无论您做什么,您仍然会出现误报和错过命中的情况。没有算法可以防止拼写错误(尽管 Jaro Winkler 在 MARX 与 AMRX 方面做得相当不错)。
Alas there is no such thing. The most you can hope for is a system with a reasonable element of doubt.
The big advantage of SOUNDEX is that it tokenizes the string. This means it gives you something which can be indexed: this is incredibly valuable when it comes to large amounts of data. On the other hand it is old and crude. There are newer algorithms around, such as Metaphone and Double Metaphone. You should be able to find PL/SQL implemenations of them via Google.
The advantage of scoring is that they allow for a degree of fuzziness; so you can find all rows
where name_score >= 90%
. The crushing disadvantage is that the scores are relative and so you cannot index them. This sort of comparison kills you with large volumes.What this means is:
In my experience concatenating the tokens (first name, last name) is a mixed blessing.

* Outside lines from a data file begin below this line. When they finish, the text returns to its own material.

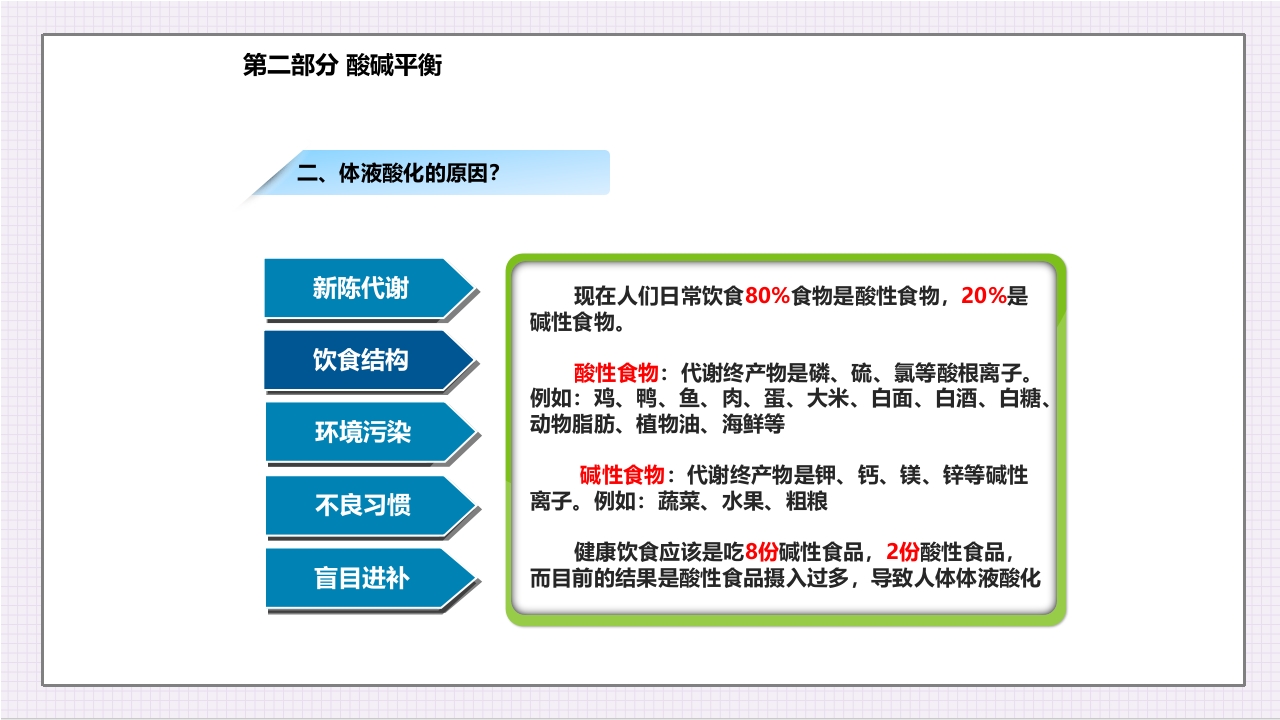 第二部分 酸碱平衡

二、体液酸化的原因？

新陈代谢

饮食结构

环境污染

不良习惯

盲目进补

现在人们日常饮食80%食物是酸性食物，20%是碱性食物。

酸性食物：代谢终产物是磷、硫、氯等酸根离子。例如：鸡、鸭、鱼、肉、蛋、大米、白面、白酒、白糖、动物脂肪、植物油、海鲜等

碱性食物：代谢终产物是钾、钙、镁、锌等碱性离子。例如：蔬菜、水果、粗粮

健康饮食应该是吃8份碱性食品，2份酸性食品，而目前的结果是酸性食品摄入过多，导致人体体液酸化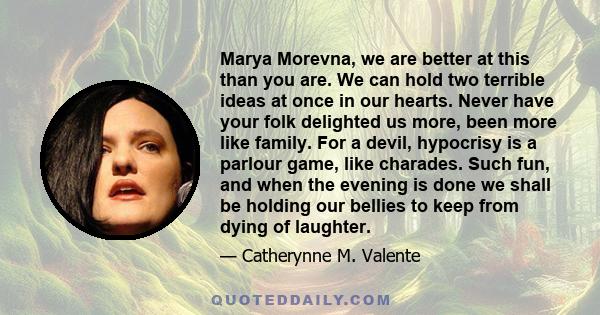 Marya Morevna, we are better at this than you are. We can hold two terrible ideas at once in our hearts. Never have your folk delighted us more, been more like family. For a devil, hypocrisy is a parlour game, like charades. Such fun, and when the evening is done we shall be holding our bellies to keep from dying of laughter.

— Catherynne M. Valente

QUOTEDDAILY.COM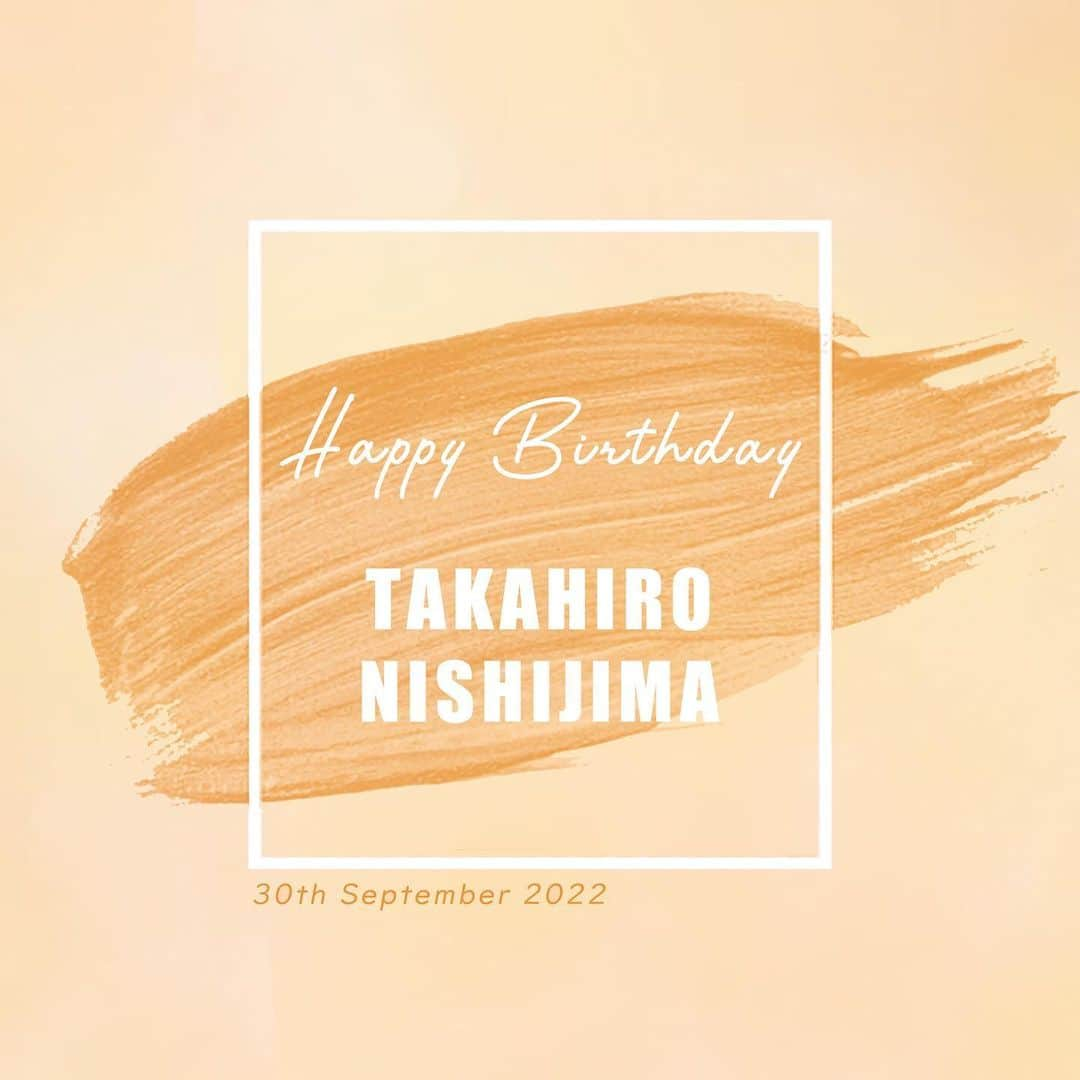 Happy Birthday

TAKAHIRO
NISHIJIMA

30th September 2022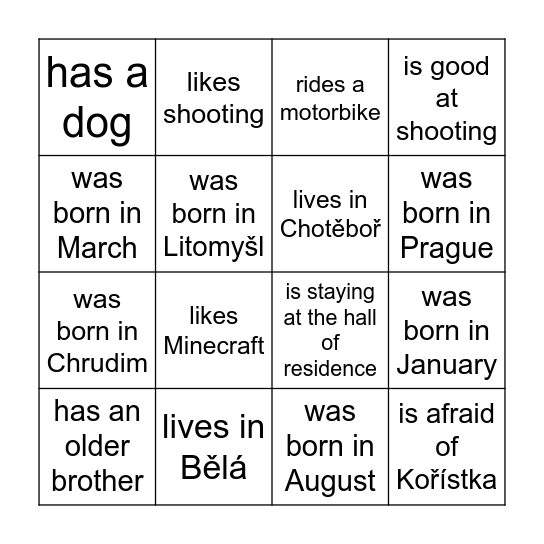 | has a dog | likes shooting | rides a motorbike | is good at shooting |
|---|---|---|---|
| was born in March | was born in Litomyšl | lives in Chotěboř | was born in Prague |
| was born in Chrudim | likes Minecraft | is staying at the hall of residence | was born in January |
| has an older brother | lives in Bělá | was born in August | is afraid of Kořístka |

It solves certain problems (such as whether the road name appears in address line 1 or address line 2) but causes other problems: consider scoring GRAHAM OLIVER vs OLIVER GRAHAM against scoring OLIVER vs OLIVER, GRAHAM vs GRAHAM, OLIVER vs GRAHAM and GRAHAM vs OLIVER.
Whatever you do you will still end up with false positives and missed hits. No algorithm is proof against typos (although Jaro Winkler did pretty good with MARX vs AMRX).